▶ **ACTIVITIES**
• A. According to the article on Hwang Woo-suk's appeal, at which university was Hwang a veterinary professor?
• B. Print the part of the article on Hwang Woo-suk's appeal starting with "Suspended term upheld" and going on through "of human ova.".

▶ **PASSAGE PROVIDED**
Thursday, December 16, 2010

Suspended term upheld for Hwang



Hwang Woo-suk
By Park Si-soo

An appellate court Thursday upheld a ruling that found Hwang Woo-suk — the cloning scientist disgraced for falsely claiming a major breakthrough in stem-cell research — guilty of embezzlement of government research funds and the illegal use of human ova.

The court also confirmed the one-and-a-half year jail sentence suspended for two years. It dismissed one embezzlement charge involving $100,000 citing lack of evidence.

The 57-year-old scientist was indicted in 2006 on charges of misusing nearly $800,000 in funds from the government and two Korean firms — SK Group and Nonghyup — and illegally buying human ova for his research.

Hwang obtained the funds using papers published in the journal Science in 2004 and 2005 — later retracted — that were based on fabricated data, which constituted fraud, according to prosecutors.

The appellate court made no judgment on the test fabrications, saying it would leave that to the discretion of the science community.

Judge Lee Sung-ho of the Seoul High Court said Hwang had obviously spent state research funds for personal use and violated bioethics laws.

“The funds given by the government were not for an individual recipient — Hwang — but to conduct biotechnology research,” the judge said, upholding the embezzlement charge against the scientist.

However, Lee said there was no causal relationship between the funds he obtained from the two private firms and the falsified research, clearing him of fraud.

Hwang, a former veterinary professor at Seoul National University, was touted as a global stem cell pioneer and a national hero in 2004 when he and his colleagues published a paper in Science claiming they had created the world’s first cloned human embryos and had extracted stem cells from them.

Stem cells are the body’s master cells, the basis of all tissue, organs and blood.

In another paper in 2005, he said his team had created human embryonic stem cells genetically matched to specific patients, an achievement that would pave the way to treat diseases such as Alzheimer’s or Parkinson’s.

But his fame crumbled when scientist bloggers began posting about the fabricated data they had uncovered.

In 2006, the government stripped Hwang of his license to pursue stem-cell research.

▶ **DATASET CONTENT**
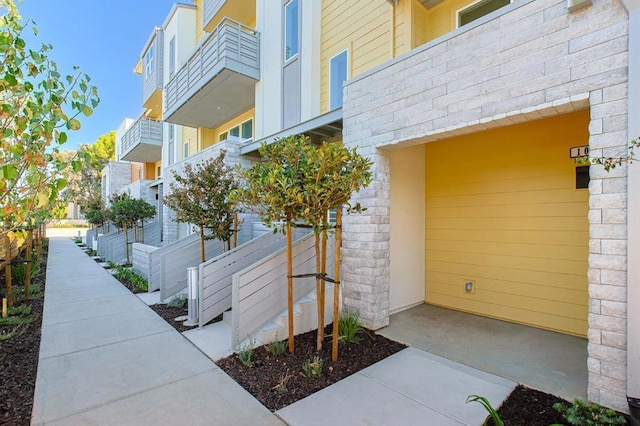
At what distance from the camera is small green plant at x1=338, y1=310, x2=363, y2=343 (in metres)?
4.51

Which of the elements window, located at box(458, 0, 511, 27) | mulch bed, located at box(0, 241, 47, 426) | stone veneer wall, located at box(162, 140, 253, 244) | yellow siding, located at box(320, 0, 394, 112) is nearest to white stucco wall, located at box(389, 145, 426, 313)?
yellow siding, located at box(320, 0, 394, 112)

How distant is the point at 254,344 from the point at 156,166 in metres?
19.5

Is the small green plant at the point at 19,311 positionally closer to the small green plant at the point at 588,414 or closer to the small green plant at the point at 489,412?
the small green plant at the point at 489,412

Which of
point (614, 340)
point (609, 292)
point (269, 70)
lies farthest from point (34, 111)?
point (269, 70)

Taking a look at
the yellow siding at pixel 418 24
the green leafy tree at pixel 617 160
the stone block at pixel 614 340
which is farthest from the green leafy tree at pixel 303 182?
the yellow siding at pixel 418 24

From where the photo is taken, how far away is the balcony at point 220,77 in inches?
344

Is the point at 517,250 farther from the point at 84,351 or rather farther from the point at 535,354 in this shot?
the point at 84,351

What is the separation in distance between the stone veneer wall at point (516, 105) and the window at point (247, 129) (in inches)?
236

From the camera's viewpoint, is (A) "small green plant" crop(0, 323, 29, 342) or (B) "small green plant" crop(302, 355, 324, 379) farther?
(A) "small green plant" crop(0, 323, 29, 342)

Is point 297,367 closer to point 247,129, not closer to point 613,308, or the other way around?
point 613,308

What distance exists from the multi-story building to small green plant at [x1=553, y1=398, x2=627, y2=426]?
184mm

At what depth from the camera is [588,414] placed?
2.80m

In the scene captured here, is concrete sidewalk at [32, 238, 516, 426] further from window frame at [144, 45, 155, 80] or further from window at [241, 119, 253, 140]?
window frame at [144, 45, 155, 80]

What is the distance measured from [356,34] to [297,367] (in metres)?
6.51
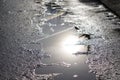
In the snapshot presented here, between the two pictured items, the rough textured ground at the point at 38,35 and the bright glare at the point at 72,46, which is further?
the bright glare at the point at 72,46

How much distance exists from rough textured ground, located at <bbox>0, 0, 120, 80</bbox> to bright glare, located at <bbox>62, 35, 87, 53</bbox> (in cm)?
27

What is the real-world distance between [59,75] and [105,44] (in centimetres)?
189

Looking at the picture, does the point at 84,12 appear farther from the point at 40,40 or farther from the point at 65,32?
the point at 40,40

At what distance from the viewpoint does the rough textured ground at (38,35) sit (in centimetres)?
537

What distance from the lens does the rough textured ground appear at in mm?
5371

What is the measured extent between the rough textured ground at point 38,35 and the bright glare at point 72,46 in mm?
270

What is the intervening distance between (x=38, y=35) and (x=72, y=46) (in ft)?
3.81

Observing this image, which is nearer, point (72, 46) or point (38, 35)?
point (72, 46)

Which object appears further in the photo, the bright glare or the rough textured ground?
the bright glare

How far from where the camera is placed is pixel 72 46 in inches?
257

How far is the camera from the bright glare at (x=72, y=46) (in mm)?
6301

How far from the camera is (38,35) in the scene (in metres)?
7.23

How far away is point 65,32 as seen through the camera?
7539mm

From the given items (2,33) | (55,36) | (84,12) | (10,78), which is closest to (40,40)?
(55,36)
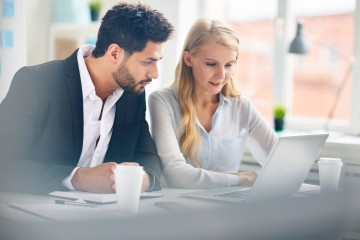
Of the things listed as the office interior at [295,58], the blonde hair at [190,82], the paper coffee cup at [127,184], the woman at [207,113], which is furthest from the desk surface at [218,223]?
the office interior at [295,58]

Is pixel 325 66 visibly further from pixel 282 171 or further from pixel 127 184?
pixel 127 184

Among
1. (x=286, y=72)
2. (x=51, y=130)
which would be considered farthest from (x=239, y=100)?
(x=286, y=72)

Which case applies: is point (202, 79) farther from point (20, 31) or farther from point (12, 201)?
point (12, 201)

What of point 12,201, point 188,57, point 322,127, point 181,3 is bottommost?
point 322,127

▶ **PER-TASK OUTPUTS**
• A. Seoul National University

• B.
Suspended term upheld for Hwang



Hwang Woo-suk
By Park Si-soo

An appellate court Thursday upheld a ruling that found Hwang Woo-suk — the cloning scientist disgraced for falsely claiming a major breakthrough in stem-cell research — guilty of embezzlement of government research funds and the illegal use of human ova.